Int by parts - tabular method

[markraz]

Hi how do you do this problem by tabular method?


$\displaystyle \int x^2 ln(x)$

I can do it by standard methods but I can't seem to figure it out with tabular

what I a have so far:

	derive	integrate
+	ln(x)	x^2
-	1/x	(x^3)/3
+	-1/x^2	(x^4)/12

put it together

[ln(x) ((x^3)/3)] - [(1/x)((x^4)/12)]


but the answer is:
[ln(x) ((x^3)/3)] - [(x^3)/9)]+C

any thoughts ?

 

[Ishuda]

Hi how do you do this problem by tabular method?


$\displaystyle \int x^2 ln(x)$

I can do it by standard methods but I can't seem to figure it out with tabular

what I a have so far:

	derive	integrate
+	ln(x)	x^2
-	1/x	(x^3)/3
+	-1/x^2	(x^4)/12

put it together

[ln(x) ((x^3)/3)] - [(1/x)((x^4)/12)]


but the answer is:
[ln(x) ((x^3)/3)] - [(x^3)/9)]+C

any thoughts ?

What you have to do
From the forum thread on tabular integration, list each entry in the table column headed "derive," in order from top to bottom.

Provided information

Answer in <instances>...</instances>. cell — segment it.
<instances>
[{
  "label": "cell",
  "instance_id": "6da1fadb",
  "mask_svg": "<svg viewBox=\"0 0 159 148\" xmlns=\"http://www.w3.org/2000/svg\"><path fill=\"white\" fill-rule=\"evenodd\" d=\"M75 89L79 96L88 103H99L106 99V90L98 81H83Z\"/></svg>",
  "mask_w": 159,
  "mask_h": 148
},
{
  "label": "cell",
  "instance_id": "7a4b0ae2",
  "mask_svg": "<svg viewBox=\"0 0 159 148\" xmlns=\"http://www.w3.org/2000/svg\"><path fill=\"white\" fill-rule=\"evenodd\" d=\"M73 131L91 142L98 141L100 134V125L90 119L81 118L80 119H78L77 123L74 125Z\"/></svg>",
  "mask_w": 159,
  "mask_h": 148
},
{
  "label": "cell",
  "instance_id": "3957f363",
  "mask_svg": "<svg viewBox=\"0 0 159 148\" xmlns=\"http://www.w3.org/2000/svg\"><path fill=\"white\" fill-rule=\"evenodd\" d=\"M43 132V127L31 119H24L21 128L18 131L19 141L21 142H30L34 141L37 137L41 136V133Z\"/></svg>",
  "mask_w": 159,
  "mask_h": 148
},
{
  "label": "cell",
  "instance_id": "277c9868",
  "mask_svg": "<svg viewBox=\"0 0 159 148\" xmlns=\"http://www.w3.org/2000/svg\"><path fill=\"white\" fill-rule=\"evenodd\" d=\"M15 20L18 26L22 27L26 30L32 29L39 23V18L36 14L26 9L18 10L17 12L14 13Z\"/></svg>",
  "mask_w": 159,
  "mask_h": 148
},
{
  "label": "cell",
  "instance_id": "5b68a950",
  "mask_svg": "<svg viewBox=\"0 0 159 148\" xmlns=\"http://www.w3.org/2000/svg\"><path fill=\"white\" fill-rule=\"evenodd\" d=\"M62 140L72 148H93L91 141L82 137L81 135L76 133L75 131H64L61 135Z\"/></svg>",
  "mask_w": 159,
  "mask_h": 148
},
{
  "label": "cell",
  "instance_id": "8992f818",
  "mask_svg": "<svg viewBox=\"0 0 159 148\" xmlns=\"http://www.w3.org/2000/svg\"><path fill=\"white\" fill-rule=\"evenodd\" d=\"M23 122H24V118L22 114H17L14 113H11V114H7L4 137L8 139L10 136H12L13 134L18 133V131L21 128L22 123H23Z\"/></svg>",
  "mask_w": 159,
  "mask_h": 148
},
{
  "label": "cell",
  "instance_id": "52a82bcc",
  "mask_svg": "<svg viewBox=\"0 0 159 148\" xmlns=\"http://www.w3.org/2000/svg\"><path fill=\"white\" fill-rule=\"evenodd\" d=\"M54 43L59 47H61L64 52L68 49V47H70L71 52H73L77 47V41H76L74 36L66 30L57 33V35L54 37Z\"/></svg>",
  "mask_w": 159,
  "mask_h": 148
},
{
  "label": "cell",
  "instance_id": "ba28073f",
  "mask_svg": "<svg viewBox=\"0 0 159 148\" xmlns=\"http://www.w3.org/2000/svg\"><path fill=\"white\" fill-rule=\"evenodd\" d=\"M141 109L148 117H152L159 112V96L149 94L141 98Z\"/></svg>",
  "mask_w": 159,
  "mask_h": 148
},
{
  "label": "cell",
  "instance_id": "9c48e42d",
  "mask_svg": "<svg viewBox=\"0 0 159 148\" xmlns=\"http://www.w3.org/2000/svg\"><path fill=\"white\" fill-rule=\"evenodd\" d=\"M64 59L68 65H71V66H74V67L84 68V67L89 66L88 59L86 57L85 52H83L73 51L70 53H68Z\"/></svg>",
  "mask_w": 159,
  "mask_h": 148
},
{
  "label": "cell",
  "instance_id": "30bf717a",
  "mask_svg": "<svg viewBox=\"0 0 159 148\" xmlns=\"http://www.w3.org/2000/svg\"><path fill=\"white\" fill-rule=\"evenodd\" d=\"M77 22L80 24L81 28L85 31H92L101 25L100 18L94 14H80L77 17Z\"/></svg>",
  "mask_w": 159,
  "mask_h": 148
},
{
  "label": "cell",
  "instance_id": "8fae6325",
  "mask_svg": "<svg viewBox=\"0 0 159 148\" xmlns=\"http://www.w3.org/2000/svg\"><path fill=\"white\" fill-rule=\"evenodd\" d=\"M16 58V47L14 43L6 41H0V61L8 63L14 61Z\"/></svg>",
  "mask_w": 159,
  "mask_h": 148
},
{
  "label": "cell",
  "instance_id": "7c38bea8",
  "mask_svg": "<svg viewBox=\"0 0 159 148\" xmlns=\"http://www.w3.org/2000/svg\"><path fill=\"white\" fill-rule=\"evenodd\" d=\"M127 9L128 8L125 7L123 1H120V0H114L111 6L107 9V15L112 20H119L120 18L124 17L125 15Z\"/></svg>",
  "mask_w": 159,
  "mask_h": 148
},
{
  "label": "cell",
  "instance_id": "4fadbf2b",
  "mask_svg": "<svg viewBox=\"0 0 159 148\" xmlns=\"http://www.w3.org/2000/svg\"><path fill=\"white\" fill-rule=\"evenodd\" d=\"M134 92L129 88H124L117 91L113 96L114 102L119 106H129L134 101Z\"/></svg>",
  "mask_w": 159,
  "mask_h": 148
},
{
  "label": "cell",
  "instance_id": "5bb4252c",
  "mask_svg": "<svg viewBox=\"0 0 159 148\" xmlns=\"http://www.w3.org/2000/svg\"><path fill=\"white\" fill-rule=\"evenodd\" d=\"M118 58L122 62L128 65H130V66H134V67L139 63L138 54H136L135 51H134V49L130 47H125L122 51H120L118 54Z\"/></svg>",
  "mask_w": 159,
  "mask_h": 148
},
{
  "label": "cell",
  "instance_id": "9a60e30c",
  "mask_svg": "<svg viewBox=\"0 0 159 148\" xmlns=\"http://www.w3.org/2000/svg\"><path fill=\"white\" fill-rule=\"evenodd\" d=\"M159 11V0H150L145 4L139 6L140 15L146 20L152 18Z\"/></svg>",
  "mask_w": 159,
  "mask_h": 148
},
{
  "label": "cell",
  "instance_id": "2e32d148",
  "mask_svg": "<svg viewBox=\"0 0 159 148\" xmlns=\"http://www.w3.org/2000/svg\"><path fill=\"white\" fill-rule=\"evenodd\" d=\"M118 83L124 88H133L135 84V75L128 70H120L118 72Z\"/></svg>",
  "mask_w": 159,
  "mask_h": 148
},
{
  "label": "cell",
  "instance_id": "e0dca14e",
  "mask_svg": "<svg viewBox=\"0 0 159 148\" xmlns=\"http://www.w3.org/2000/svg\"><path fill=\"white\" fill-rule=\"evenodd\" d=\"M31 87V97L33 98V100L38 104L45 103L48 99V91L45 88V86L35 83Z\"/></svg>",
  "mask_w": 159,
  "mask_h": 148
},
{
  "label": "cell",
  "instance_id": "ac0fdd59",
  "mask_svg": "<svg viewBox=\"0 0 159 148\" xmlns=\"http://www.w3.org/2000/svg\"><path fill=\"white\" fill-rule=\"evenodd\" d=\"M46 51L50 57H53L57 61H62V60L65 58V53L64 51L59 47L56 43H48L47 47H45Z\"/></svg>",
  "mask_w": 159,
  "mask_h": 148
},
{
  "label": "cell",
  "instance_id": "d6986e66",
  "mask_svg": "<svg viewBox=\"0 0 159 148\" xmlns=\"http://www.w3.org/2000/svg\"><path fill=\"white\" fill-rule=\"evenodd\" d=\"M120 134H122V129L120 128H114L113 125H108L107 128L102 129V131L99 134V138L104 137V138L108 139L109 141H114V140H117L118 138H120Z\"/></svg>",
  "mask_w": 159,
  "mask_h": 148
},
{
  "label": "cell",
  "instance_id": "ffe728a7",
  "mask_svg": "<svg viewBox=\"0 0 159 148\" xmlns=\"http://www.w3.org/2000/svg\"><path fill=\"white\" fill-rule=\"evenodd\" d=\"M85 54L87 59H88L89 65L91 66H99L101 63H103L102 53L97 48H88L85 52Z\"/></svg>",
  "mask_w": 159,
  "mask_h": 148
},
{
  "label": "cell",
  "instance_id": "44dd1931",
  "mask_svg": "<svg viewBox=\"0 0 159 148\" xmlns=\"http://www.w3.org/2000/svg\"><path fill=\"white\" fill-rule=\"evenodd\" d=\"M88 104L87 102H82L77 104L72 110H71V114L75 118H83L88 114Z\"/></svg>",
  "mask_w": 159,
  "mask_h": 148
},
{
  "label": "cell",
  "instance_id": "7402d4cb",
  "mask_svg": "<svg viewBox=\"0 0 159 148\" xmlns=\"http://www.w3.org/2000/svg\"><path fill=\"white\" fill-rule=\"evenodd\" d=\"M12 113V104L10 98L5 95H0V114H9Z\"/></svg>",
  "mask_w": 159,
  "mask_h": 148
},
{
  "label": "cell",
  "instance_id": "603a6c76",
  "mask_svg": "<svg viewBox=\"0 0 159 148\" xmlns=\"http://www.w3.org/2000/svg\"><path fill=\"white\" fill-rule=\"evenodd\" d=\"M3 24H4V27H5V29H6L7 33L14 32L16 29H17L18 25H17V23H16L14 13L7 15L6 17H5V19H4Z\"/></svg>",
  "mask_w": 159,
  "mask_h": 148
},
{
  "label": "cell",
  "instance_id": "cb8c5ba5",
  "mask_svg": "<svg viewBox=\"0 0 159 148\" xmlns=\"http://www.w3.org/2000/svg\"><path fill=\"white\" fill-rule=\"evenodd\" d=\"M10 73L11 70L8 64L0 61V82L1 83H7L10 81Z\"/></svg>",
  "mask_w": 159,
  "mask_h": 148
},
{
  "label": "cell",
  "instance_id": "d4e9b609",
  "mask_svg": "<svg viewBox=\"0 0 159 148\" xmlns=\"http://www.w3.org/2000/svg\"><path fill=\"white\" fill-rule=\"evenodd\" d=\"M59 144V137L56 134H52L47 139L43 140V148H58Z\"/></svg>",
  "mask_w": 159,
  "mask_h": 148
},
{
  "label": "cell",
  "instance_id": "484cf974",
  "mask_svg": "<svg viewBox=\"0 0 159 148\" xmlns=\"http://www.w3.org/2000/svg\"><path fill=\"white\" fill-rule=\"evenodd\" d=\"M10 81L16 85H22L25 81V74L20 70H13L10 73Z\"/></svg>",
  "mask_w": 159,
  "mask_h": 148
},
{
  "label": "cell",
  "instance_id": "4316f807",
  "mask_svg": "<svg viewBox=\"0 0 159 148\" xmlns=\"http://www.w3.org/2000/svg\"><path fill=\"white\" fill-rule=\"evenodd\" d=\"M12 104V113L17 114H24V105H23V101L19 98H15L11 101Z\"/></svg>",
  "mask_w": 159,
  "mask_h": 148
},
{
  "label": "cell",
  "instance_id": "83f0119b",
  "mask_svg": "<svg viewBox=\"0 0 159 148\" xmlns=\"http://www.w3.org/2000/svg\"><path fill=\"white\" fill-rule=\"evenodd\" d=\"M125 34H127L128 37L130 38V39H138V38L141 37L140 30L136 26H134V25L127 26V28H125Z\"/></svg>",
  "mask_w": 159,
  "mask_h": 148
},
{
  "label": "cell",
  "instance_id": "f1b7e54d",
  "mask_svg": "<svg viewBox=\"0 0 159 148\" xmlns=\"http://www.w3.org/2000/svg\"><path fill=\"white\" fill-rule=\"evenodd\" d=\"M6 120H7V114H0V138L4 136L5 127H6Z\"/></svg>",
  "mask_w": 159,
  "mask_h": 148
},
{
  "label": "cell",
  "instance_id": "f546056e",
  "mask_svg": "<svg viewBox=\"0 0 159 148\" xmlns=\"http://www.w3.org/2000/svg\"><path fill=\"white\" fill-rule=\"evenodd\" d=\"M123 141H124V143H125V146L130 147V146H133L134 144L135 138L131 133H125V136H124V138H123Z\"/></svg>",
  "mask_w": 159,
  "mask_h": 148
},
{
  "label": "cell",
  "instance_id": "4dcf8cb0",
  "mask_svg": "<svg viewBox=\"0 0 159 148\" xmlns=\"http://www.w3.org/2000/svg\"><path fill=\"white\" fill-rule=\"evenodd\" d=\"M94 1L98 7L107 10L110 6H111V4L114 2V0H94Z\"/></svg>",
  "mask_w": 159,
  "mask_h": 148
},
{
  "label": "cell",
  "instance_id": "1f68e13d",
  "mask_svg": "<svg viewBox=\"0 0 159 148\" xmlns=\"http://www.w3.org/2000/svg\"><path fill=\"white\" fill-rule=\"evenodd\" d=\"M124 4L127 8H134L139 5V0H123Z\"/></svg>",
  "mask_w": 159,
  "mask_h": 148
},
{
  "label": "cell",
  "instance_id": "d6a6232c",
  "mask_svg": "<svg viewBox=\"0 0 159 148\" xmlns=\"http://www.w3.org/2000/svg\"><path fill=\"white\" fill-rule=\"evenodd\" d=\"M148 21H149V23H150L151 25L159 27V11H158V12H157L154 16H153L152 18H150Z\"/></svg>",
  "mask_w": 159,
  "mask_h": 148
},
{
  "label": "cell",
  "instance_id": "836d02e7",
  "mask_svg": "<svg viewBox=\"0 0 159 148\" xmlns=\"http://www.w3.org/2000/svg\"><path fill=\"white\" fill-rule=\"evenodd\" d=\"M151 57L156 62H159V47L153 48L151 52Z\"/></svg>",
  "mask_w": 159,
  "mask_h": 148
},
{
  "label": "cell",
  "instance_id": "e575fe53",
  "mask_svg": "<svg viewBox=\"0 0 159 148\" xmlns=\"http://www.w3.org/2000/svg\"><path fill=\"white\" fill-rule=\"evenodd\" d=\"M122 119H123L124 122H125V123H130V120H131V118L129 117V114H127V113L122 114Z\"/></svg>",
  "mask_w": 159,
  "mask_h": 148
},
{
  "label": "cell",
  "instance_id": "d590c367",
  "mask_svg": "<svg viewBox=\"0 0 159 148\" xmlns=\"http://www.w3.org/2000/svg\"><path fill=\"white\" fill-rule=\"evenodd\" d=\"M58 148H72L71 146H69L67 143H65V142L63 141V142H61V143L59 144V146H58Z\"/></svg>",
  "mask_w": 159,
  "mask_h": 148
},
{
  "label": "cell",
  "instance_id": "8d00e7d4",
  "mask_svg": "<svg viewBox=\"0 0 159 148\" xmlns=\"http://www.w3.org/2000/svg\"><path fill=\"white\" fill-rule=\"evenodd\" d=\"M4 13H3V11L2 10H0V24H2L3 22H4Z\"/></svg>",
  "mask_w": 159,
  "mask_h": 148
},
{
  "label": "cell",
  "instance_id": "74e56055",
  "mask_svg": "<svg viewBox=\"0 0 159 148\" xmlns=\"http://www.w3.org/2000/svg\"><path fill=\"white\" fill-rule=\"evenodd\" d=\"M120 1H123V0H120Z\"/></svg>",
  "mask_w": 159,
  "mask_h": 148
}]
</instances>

Solution for this task
ln(x), 1/x, -1/x^2